**Aim of the exercise:**
The line containing "common name: bobcat" marks the end: output every line of the data up to it, and that line too, exactly as written.
####################
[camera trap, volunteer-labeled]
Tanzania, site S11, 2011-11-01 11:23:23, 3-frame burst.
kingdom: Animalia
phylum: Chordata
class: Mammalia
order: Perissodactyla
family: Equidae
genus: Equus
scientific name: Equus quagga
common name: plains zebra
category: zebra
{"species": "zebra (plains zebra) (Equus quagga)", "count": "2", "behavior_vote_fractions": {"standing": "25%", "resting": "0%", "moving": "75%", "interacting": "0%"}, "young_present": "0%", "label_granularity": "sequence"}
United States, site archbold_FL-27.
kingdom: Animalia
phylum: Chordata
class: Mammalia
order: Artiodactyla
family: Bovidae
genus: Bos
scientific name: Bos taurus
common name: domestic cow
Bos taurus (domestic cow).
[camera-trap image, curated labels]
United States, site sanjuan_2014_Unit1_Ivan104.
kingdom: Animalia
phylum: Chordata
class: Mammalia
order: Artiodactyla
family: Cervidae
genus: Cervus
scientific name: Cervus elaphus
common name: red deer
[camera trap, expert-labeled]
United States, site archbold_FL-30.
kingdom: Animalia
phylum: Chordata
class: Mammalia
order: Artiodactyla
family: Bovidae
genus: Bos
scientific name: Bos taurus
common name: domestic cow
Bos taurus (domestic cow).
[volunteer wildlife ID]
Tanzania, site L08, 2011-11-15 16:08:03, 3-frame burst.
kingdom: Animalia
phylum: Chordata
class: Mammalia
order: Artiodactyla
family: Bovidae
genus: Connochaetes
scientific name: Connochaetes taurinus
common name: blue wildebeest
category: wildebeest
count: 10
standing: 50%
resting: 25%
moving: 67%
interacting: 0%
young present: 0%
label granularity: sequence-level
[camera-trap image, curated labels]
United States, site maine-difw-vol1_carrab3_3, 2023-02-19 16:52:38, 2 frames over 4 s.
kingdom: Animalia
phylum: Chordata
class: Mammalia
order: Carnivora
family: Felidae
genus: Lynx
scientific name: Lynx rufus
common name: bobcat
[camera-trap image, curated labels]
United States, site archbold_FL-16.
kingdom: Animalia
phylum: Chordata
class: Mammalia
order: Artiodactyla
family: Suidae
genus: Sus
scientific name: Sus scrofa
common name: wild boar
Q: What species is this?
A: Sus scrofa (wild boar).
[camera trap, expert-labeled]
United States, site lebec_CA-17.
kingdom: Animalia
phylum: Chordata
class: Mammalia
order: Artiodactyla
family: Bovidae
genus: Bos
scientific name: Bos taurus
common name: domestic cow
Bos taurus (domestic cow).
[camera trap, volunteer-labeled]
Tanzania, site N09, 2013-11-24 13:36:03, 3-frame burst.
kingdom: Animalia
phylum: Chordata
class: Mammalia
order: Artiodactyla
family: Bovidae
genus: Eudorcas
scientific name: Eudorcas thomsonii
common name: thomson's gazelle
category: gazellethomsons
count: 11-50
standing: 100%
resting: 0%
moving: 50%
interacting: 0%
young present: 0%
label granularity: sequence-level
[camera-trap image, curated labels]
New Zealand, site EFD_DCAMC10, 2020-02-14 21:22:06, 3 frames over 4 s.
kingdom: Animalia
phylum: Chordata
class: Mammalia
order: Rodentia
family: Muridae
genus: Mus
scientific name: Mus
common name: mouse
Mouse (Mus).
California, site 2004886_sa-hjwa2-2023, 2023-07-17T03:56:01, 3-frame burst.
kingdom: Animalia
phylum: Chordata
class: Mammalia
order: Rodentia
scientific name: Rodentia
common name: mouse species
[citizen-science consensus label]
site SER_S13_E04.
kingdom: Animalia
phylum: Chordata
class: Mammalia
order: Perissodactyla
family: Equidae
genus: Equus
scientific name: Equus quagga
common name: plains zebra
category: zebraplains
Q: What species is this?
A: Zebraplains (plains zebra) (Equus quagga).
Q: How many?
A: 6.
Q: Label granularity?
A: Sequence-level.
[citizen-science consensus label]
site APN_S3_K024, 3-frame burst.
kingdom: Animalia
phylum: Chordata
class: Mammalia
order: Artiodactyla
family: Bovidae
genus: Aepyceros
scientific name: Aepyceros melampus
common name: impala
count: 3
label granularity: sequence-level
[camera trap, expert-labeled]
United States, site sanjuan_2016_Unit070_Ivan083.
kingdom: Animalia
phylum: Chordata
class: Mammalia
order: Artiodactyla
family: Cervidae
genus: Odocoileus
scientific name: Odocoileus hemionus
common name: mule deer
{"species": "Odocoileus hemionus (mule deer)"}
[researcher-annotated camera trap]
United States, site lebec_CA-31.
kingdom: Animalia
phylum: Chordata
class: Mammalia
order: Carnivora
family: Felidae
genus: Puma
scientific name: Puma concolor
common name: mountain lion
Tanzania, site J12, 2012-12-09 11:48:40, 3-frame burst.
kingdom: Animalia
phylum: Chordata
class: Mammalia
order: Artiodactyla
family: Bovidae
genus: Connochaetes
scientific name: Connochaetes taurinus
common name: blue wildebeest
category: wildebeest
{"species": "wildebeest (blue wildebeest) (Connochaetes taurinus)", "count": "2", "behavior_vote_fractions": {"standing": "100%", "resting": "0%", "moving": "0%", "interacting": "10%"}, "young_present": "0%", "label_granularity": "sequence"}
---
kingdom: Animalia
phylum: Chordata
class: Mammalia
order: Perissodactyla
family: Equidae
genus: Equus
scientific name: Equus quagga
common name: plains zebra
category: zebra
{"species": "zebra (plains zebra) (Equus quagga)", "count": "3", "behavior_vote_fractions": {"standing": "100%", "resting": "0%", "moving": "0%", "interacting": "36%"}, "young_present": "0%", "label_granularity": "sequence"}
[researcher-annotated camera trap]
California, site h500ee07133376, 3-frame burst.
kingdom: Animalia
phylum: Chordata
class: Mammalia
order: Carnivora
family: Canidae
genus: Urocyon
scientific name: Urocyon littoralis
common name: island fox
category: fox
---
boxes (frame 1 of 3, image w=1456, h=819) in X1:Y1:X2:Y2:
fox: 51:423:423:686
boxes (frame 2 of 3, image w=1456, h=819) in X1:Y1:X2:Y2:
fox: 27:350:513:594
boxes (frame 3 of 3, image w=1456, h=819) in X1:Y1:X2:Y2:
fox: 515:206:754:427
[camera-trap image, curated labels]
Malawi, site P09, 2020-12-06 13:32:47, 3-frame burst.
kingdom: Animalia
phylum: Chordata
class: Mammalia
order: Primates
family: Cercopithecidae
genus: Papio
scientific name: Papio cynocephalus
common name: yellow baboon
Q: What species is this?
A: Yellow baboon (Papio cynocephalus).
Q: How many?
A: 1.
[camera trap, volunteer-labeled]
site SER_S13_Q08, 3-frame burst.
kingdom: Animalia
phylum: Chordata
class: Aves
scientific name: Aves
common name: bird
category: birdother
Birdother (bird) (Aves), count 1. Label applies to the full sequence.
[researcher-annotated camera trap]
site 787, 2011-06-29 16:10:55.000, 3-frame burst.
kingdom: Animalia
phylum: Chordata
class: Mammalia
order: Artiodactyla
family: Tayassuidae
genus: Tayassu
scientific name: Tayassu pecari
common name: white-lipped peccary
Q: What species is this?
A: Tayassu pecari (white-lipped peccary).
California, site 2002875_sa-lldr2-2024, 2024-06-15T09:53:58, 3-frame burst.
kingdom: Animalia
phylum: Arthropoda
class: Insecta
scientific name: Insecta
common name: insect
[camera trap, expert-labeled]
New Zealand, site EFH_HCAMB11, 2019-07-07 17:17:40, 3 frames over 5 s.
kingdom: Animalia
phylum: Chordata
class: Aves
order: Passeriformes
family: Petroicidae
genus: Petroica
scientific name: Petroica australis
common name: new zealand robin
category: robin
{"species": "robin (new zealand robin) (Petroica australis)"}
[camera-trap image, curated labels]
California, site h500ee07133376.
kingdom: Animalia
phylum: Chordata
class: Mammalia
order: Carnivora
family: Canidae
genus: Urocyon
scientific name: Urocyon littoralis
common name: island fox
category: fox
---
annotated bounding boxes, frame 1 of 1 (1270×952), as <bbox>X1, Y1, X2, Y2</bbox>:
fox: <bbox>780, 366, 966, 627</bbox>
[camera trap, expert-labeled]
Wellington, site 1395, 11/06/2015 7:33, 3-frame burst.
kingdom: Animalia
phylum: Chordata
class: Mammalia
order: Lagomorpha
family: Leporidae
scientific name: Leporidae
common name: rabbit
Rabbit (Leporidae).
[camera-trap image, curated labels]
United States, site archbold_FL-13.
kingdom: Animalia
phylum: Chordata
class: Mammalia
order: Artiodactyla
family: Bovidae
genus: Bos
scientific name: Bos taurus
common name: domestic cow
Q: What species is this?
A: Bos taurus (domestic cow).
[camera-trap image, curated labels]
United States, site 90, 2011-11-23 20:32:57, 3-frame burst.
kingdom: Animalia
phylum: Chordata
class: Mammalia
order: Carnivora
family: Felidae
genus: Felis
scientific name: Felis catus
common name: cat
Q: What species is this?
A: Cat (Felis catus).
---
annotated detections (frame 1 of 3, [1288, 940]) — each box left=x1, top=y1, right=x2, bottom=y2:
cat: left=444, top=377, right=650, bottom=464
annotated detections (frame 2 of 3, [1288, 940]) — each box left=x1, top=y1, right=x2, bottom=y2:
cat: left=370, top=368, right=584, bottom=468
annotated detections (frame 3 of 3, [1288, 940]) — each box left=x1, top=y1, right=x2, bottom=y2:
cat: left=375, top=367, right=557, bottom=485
####################
**Solution to this task:**
[camera trap, volunteer-labeled]
Tanzania, site S11, 2011-11-01 11:23:23, 3-frame burst.
kingdom: Animalia
phylum: Chordata
class: Mammalia
order: Perissodactyla
family: Equidae
genus: Equus
scientific name: Equus quagga
common name: plains zebra
category: zebra
{"species": "zebra (plains zebra) (Equus quagga)", "count": "2", "behavior_vote_fractions": {"standing": "25%", "resting": "0%", "moving": "75%", "interacting": "0%"}, "young_present": "0%", "label_granularity": "sequence"}
United States, site archbold_FL-27.
kingdom: Animalia
phylum: Chordata
class: Mammalia
order: Artiodactyla
family: Bovidae
genus: Bos
scientific name: Bos taurus
common name: domestic cow
Bos taurus (domestic cow).
[camera-trap image, curated labels]
United States, site sanjuan_2014_Unit1_Ivan104.
kingdom: Animalia
phylum: Chordata
class: Mammalia
order: Artiodactyla
family: Cervidae
genus: Cervus
scientific name: Cervus elaphus
common name: red deer
[camera trap, expert-labeled]
United States, site archbold_FL-30.
kingdom: Animalia
phylum: Chordata
class: Mammalia
order: Artiodactyla
family: Bovidae
genus: Bos
scientific name: Bos taurus
common name: domestic cow
Bos taurus (domestic cow).
[volunteer wildlife ID]
Tanzania, site L08, 2011-11-15 16:08:03, 3-frame burst.
kingdom: Animalia
phylum: Chordata
class: Mammalia
order: Artiodactyla
family: Bovidae
genus: Connochaetes
scientific name: Connochaetes taurinus
common name: blue wildebeest
category: wildebeest
count: 10
standing: 50%
resting: 25%
moving: 67%
interacting: 0%
young present: 0%
label granularity: sequence-level
[camera-trap image, curated labels]
United States, site maine-difw-vol1_carrab3_3, 2023-02-19 16:52:38, 2 frames over 4 s.
kingdom: Animalia
phylum: Chordata
class: Mammalia
order: Carnivora
family: Felidae
genus: Lynx
scientific name: Lynx rufus
common name: bobcat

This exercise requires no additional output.